In 1970, she was hired by CUNY/ Lehman College Bronx, NY as Head of Nursing to create a Nursing Department that focused on Family Centered Nursing Care and also psychological care of every aspect in nursing care. She left in 1977 to join the University of Pennsylvania as dean of the School of Nursing.
Fagin served as Dean from 1977 to 1991, when she left to do geriatric nursing research as a Scholar in Residence at the Institute of Medicine, National Academy of Sciences. She was Presidential Chair in early 1993 at the University of California, San Francisco.

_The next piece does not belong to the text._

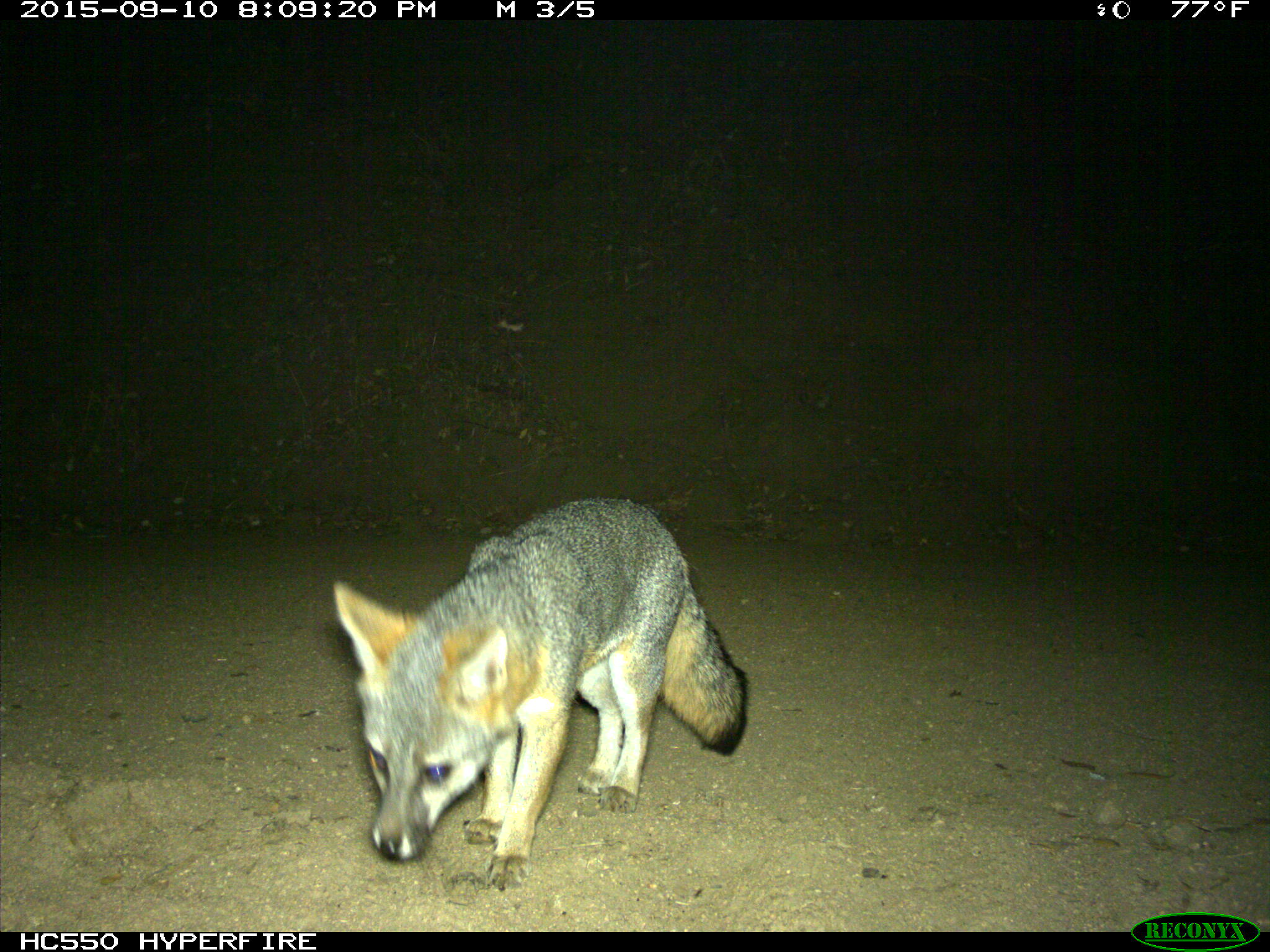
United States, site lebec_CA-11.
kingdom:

In 1993 she was named interim president of the University of Pennsylvania (from July 1, 1993 to June 30, 1994), the first woman to serve in the capacity of a university president with any Ivy League university. She continued to focus on geriatric nursing after returning to the professoriate in 1994 and has done so ever since. In 2005 she completed five years as director of the "John A. Hartford Foundation Program: Building Academic Geriatric Nursing Capacity", which is coordinated in Washington, D.C., at the American Academy of Nursing. She is a past president of the American Orthopsychiatric Association.
Fagin was Leadership Professor Emerita, Dean Emerita at the University of Pennsylvania and received 15 honorary doctoral degrees as well as the prestigious Honorary Recognition Award of the American Nurses Association. On November 30, 2006, the nursing education building at the University of Pennsylvania was renamed Claire M. Fagin Hall.
Fagin was an Honorary Fellow of the UK Royal College of Nursing, was inducted into the American Nurses Association Hall of Fame in 2010 and is a member of the National Academy of Medicine, the American Academy of Nursing, the Century Association and the American Academy of Arts and Sciences. She was latterly emeritus on the Board of Trustees of the Visiting Nurse Service of New York.
Personal life and death
Fagin and her husband, Samuel Fagin, had two sons. One died of COVID-19 in 2020. Samuel Fagin died on 24 December 2019.
Claire Fagin died in January 2024, at the age of 97.